What is needed to complete the domestic supply chain? Amalgamation, classification and standardization. Transport and logistics costs, for instance, could be lowered if large-enough areas specialized in the same crop. Technology and agricultural extension could improve quality standards to the point where output could be bought in higher-price markets. Well-defined market standards for such things as size, color, moisture content — with corresponding price differences — would provide farmers with definite ideas for which market niches to produce. Consolidated buying and selling would reduce transaction costs and provide access to larger markets.
The problem is, who is responsible for these functions, particularly in a post-agrarian reform era? Who should (must) play the role of Frank Knight’s entrepreneur, that residual claimant after all factors of production have been paid? Small farmers themselves will protest that, being on the margin of subsistence, they have access to neither credit, nor technology, nor markets to organize things for themselves. Nor is it reasonable to expect people like Frux Llana or other small businesses to do the job: they are saddled with their own problems.
That leaves only the large-business sector, the government, and private philanthropy. None of these is without its own problems. For starters, neither the government nor philanthropy has any core competence in organizing production or markets.
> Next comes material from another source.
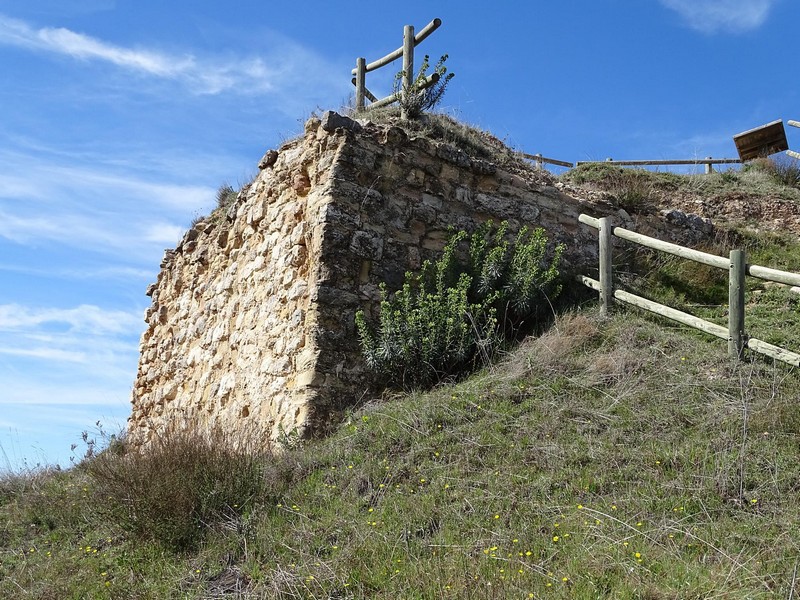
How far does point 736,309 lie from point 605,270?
1.62 m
As for big business and finance, the temptation to construct malls, condos and expressways, and the lucre from car and housing loans must seem eminently more compelling than the prospect of having to deal with hundreds of fractious small producers, scheming local governments, and ransom-seeking insurgents — and for what result? Peanuts. (Sorry, couldn’t resist that.)
There are, of course, exceptions. Intrepid business people like Messrs. Senen Bacani, John Perrine, and Philip Soliven have managed to thrive in challenging areas by working with local leaders or organized cooperatives. Corporations like Jollibee and Nestlé have their own versions of working around the problem of dispersed ownership among small producers, which has undoubtedly made it more difficult to achieve the organization of large-scale output.
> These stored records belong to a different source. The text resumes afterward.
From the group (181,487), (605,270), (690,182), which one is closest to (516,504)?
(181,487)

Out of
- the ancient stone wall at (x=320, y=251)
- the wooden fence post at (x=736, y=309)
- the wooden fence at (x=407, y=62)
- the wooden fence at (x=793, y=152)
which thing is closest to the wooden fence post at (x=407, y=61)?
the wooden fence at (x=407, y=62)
In all cases, what has invariably worked is a combination of social preparation, reliable local leadership, and a large established business partner.
At least thus far, these appear to provide the ingredients needed to overcome Coasian transactions costs and form either markets or lasting relationships.
But these exceptions are well known because they are so few. They are also fraught with implicit costs and draw on scarce and unique talents, so the question remains whether they are replicable on any wider scale or are just freaks of nature. Until that is settled, Mrs. Llana will just have to source her peanuts from Vietnam and China.
And in the meantime the only value-added local peanut producers can expect is from those vendors whose pushcarts-cum-stoves artfully dodge Manila traffic to serve up fresh-boiled peanuts on demand. No moisture content problem there.